Jetzt brauche ich aber Abwechslung vom Grau in Grau. Ich will nach Galway.
Größte Stadt in Irlands Westen (66000 EW) …. Das historische Zentrum mit seinen engen Kopfsteinpflastergassen, den farbenfrohen Pubs und Cafés aus denen schon am Tag irische Musik erklingt, liegt am Ostufer des Flusses Corrib. (Stefan Loose, Traveler Handbuch)
Na das klingt doch gut. Ich fahre noch 35km und halte kurz am Spar Markt an. Frisches Obst und Butter… Die Kassierin heißt Andrea (das steht auf dem Schild am Kittel) und ist Deutsche. Sie freut sich offensichtlich mit jemandem ihre Muttersprache zu sprechen. Seit 10 Jahren lebt sie schon hier und das was sie am meisten vermisst ist – Achtung! Das SCHÖNE WETTER in good old Germany! So! Wehe einer schimpft zu Hause nochmal übers Wetter! Besonders die langen dunklen Tage im Winter findet sie hier doof. Und dass es keine echten Jahreszeiten gäbe, immer so wie heute, um die 18 Grad, mal Regen, mal nicht…. irgendwie langweilig.
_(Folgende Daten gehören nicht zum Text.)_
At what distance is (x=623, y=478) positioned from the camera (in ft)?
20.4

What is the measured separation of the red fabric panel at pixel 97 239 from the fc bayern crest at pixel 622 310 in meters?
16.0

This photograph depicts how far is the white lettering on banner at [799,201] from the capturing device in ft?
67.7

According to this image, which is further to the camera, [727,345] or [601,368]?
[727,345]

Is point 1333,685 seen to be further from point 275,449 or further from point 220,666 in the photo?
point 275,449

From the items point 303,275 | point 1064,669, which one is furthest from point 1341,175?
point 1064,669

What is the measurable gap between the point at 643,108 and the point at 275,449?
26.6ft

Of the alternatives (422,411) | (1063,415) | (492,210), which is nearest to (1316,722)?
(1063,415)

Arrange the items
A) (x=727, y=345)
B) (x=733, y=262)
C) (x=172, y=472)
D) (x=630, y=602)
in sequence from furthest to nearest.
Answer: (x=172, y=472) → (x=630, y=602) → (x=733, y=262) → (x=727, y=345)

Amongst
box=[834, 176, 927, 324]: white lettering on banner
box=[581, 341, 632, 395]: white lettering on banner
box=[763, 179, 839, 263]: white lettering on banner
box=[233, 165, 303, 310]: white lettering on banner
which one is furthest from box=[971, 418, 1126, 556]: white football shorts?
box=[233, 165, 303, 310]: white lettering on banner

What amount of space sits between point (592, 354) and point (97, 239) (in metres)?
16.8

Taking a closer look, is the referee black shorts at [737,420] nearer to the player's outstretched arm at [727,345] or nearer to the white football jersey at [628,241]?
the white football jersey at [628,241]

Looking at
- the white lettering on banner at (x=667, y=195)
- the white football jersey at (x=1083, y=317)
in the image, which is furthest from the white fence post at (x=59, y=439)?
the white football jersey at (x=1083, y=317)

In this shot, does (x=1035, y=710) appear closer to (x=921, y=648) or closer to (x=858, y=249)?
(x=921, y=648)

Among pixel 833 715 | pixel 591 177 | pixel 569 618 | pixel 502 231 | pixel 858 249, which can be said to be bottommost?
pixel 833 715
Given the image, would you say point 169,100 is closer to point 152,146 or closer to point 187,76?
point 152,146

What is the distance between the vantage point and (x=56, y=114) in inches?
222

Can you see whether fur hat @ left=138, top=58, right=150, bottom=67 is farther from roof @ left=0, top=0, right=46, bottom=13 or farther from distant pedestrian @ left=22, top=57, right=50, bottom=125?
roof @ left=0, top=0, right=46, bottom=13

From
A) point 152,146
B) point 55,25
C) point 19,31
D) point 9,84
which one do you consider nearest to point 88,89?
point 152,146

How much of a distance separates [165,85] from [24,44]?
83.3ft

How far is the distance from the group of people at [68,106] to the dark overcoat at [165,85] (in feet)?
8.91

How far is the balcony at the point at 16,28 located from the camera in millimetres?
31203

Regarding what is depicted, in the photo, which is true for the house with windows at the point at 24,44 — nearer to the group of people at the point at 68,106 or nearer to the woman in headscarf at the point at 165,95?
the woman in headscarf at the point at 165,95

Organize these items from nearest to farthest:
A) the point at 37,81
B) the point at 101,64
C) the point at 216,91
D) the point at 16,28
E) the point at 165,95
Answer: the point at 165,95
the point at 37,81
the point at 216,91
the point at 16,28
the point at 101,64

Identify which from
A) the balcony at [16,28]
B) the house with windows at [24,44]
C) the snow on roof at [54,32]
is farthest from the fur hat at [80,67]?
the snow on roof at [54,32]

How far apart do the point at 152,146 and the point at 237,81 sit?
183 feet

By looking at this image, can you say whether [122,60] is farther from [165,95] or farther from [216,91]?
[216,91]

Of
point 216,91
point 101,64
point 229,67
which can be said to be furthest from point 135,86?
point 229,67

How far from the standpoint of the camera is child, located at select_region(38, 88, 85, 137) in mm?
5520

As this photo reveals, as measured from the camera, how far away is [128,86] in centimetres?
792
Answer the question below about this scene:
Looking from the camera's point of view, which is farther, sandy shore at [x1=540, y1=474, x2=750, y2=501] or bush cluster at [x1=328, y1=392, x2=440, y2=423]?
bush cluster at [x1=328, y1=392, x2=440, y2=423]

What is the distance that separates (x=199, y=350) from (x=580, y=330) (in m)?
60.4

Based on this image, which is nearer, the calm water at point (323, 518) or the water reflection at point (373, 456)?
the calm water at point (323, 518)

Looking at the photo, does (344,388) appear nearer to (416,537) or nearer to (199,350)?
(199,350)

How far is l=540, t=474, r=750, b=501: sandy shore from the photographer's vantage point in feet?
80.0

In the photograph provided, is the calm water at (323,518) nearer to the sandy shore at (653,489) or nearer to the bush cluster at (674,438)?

Und daher gäbe es hier auch viele depressive Menschen und die Selbstmordrate… äh Moment, das wird mir dann doch zu düster und ich wünsche ihr noch einen schönen Abend und fahre mal weiter zu meinem Ziel, dem Hafenstellplatz in Galway.

Da stehen schon einige vor mir, aber damit der Tag nicht zu traurig wird, hat einer sein Wechselgeld im Automaten vergessen. Ich bezahle 4 Euro für die Nacht und finde 4 Euro im Wechselgeldschlitz. Stimmt so! Würde ich sagen.
Gegen 22:00, im Abendlicht drehe ich dann doch noch eine Runde durch Galways Innenstadt. Die ist fußläufig nur 5 Minuten entfernt. Das ist spaßiger als ich erwartet habe. Die Kneipen sind zum Teil sehr voll – okay es ist Samstag.
Eine kleine Band spielt auf der Straße.
Und es werden seltsame Gesellschaftsspiele veranstaltet.
Der muss sich irgendwie lange da halten und als er nicht mehr kann, jubeln alle. Der Bunte führt das Treiben an.
Es ist einfach eine nette, ausgelassene Stimmung, jung und alt sitzen zusammen, essen, trinken Guiness und es wird viel gelacht.
Da hat der graue Tag noch etwas Farbe bekommen.